By Research Fellow and Senior Policy and Projects Manager (Security and Geopolitics), Grace Corcoran
The sea lanes that traverse the Indian Ocean carry the fuel, food and goods that underpin Australia’s economic security. Future disruptions anywhere along these routes, whether in the Strait of Hormuz or off the east coast of Africa, will be felt in Australia.
Yet Australia’s ability to respond is constrained. In the 2026 National Defence Strategy released last week, the Australian government has again highlighted its “primary area of military interest” as stopping at the Northeast Indian Ocean.
But instability in the western Indian Ocean will inevitably affect the east. This is why Canberra must support like-minded partners, in the extended region, in their resilience building activities. This will strengthen the region’s stability, support the systems on which Australia depends, and help ensure Australia’s partners can act when Australia cannot.
In this context, Mauritius is an obvious partner where Australia should turn its attention. The country has built a reputation as one of Africa’s most stable and well-governed economies, with strong institutions, a robust financial services sector, and high regulatory standards. It is also increasingly positioning itself as a regional hub, including through hosting major international forums such as the 9th Indian Ocean Conference and the upcoming Africa-US Business Summit.
Mauritius is also a super connector. It is at the nexus between Africa, the Indian Ocean and broader Asia, connecting the fast-growing economies in the world. It is both part of the Africa Free Trade Area and the Indian Ocean Rim Association (IORA), serving as the latter’s administrative hub.
This matters because regionalism is becoming increasingly important as multilateralism struggles to deliver. A more effective IORA, supported by capable member states, offers one pathway to shaping a more stable regional order. With the support of partners, Mauritius can step up and become a driving force behind the reinvigoration of the grouping.
Mauritius’ deep relationship with India is also worth noting. Australia describes India in the 2026 National Defence Strategy as a “top-tier security partner” in the Indian Ocean, so drawing on India’s close ties with Mauritius offers a practical way for Australia to coordinate its engagement more effectively.
The major geopolitical consideration is the US–UK base in Diego Garcia and the broader Chagos Archipelago. The future of these islands is the focus of continued international attention, with the UK having set out plans to hand sovereignty of the archipelago back to Mauritius and then lease the base for the next 99 years. This would mark a vital step for decolonisation in the region. Mauritius will need the institutional capacity, financial resourcing and human capability to manage these responsibilities – and that is where Australian engagement can make a difference.

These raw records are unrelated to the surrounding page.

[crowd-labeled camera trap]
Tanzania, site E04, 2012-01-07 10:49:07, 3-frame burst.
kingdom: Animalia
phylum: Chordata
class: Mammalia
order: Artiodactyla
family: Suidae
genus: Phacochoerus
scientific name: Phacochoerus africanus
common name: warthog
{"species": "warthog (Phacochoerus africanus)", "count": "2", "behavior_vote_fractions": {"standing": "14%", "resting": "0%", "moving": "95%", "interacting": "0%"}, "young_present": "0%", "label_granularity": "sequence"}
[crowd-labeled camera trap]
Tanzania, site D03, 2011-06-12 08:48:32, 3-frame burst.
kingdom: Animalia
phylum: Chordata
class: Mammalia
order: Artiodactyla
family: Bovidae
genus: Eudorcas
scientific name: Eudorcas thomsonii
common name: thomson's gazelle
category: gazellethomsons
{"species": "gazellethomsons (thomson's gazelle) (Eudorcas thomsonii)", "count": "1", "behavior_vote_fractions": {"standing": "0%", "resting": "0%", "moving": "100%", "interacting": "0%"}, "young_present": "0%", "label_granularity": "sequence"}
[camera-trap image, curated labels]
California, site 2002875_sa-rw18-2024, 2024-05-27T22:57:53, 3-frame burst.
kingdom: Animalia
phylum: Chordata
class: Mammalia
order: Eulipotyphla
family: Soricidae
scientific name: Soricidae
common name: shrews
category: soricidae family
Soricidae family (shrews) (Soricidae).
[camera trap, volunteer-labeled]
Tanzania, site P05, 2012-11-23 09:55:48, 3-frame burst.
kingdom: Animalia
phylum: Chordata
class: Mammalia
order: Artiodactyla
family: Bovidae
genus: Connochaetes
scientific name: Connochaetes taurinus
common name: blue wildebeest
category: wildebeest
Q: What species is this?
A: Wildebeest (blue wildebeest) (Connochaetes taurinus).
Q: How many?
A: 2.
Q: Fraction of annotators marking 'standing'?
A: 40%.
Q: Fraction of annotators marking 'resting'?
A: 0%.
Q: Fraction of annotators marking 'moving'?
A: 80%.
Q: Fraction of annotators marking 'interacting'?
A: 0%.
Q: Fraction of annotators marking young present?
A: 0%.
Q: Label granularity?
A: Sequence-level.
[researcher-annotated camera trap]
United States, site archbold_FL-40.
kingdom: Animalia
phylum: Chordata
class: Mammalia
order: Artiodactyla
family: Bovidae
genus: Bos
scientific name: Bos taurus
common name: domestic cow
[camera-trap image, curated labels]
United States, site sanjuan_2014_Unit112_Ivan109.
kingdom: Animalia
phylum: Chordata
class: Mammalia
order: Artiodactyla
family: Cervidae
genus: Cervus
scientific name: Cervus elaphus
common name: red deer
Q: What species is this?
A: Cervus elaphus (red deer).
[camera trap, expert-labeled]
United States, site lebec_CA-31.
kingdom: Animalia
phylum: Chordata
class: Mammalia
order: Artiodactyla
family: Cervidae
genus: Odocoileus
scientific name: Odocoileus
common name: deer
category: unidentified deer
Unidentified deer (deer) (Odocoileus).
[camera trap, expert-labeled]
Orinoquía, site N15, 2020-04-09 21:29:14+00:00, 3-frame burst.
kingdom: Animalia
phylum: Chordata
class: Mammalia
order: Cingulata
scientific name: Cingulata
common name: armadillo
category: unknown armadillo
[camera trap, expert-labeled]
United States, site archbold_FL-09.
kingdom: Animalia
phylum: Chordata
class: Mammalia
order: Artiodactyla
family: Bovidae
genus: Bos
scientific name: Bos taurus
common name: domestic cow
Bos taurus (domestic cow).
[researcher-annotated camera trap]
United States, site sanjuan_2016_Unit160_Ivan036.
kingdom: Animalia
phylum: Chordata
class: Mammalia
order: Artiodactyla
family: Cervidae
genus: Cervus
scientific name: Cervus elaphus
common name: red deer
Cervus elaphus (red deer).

What should Australia do? First, Canberra should strengthen its partnership with Mauritius in the western Indian Ocean, building on existing success. Appointing a defence attaché to Port Louis would send a strong signal about Canberra’s views of shared security. Including Mauritius in the New Colombo Plan or Australian Volunteers International programming will build familiarity between the two nations. The Department of Foreign Affairs and Trade (DFAT) could also consider investing in the Charles Telfair Centre, the only think tank on the island and led by Curtin University, to boost two-way knowledge diplomacy. A small investment here would yield considerable return.
Second, Australia should invest in Mauritius’ capacity to coordinate development assistance and build resilience. The country is currently facing a proliferation of uncoordinated, well-meaning programs. Working alongside India, Canberra can help streamline overlapping capacity-building initiatives and improve their effectiveness.
Third, Australia should support the strengthening of IORA, helping build the resourcing and agency of the secretariat so that it can set an ambitious agenda for collaboration, perhaps through lobbying for financial support from Dialogue Partners. Australia could also co-host a Track 2 event on the sidelines of next year’s Indian Ocean Conference, alongside India, as co-Chairs of the IORA Maritime Safety and Security working group.
Fourth, Australia should provide technical support in areas where it has clear expertise. At the 9th Indian Ocean Conference, Mauritius identified gaps in monitoring critical subsea cables, and issues with cyber threats on shipping routes. DFAT’s Cable Connectivity and Resilience Centre could have an influence here, perhaps through a grant round focused on Australia-India-Indian Ocean Island States collaboration. Including a few senior Mauritians in maritime domain awareness programs already running in the Northeast Indian Ocean would be a low-cost way to share knowledge across the region.
Australia cannot do everything, but it cannot do nothing. Limiting deep engagement to the Northeast Indian Ocean makes sense as an acknowledgement of the limits on capacity. Canberra must now make sure it has strong partnerships with capable countries that can bolster the region’s stability beyond where Australia’s resources reach.